Show that the distribution maximizing $\Pr[\sum_{i = 1}^n {X_i} \geq \mathbb{E}[\sum_{i = 1}^n {X_i}] + 1]$, for $X_i$ being Bernoulli is the uniform.

Question

Suppose we have r.v.s $X_1, \dots X_n$ where each $X_i$ is a Bernoulli random variable with probability $p_i$, and the $p_i$'s are not necessarily equal. Let $Y = \sum_{i = 1}^n {X_i}$, and notice that $Y$ follows a Poisson binomial distribution, and that $ \mathbb{E}[Y] = \sum_{i = 1}^n {p_i}$. Let $m = \mathbb{E}[Y]$.
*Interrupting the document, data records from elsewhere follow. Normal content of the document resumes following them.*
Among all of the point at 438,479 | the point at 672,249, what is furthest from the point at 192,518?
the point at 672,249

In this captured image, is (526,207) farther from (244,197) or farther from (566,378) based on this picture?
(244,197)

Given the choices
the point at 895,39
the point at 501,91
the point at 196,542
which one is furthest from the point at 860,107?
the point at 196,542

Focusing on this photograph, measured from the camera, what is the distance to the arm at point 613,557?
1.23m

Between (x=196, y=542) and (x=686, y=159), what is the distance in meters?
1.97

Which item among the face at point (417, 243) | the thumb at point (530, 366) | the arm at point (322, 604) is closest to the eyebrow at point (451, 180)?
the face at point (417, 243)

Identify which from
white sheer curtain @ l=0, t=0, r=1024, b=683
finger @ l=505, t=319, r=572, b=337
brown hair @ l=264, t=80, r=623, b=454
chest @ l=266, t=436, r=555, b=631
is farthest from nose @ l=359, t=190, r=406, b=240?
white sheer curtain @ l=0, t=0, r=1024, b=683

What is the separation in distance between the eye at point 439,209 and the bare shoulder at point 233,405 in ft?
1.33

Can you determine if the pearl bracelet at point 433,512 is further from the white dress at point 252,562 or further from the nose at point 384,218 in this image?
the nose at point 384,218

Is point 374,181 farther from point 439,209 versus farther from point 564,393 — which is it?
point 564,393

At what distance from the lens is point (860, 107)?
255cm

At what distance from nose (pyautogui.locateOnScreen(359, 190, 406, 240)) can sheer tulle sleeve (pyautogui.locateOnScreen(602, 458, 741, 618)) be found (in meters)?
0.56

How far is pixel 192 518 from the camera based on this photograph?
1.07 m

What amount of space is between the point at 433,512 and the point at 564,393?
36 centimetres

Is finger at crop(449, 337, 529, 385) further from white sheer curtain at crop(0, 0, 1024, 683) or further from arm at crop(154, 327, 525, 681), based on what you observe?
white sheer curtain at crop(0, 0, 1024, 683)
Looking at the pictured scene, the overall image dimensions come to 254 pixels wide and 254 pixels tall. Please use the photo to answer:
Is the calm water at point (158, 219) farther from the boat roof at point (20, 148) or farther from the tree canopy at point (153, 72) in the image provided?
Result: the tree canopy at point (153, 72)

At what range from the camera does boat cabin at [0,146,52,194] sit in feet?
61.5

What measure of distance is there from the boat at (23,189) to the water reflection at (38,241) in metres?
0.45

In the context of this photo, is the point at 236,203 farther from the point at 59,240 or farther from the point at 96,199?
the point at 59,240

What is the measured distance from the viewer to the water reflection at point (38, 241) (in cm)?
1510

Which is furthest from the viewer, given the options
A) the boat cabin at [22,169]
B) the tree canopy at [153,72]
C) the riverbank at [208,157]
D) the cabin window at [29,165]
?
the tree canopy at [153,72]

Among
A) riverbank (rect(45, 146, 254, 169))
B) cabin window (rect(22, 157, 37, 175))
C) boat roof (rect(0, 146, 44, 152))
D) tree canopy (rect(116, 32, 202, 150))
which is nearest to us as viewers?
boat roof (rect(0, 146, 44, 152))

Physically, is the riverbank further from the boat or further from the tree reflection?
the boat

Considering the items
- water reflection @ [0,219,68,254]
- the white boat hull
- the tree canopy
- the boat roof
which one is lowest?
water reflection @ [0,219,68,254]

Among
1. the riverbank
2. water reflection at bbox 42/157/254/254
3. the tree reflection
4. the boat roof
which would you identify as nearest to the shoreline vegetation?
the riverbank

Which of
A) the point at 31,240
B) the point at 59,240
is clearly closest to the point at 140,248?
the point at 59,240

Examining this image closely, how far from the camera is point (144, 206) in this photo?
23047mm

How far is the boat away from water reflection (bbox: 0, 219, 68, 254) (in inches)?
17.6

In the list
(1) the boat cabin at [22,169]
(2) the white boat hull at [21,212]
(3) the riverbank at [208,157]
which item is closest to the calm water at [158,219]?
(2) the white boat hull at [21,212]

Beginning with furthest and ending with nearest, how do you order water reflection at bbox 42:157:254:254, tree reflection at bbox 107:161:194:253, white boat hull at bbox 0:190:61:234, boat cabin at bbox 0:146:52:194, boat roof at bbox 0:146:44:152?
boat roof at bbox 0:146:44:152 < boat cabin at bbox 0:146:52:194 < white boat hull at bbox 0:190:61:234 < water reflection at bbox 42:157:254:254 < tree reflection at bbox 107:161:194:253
I am pretty sure that the distribution on the $p_i$'s which maximizes $\Pr[Y \geq m+1]$ is setting $p_i = \frac{m}{n}$ for all $i$, but I am not sure how to show this. I tried induction but is seems messy.

Is there a simple way to show this (or perhaps a counterexample)?

Answer 1

Turns out I found the answer. For anyone interested in the future, there is this wonderful paper by Hoeffding himself. The proof of the fact I wanted can be found in Theorem 4.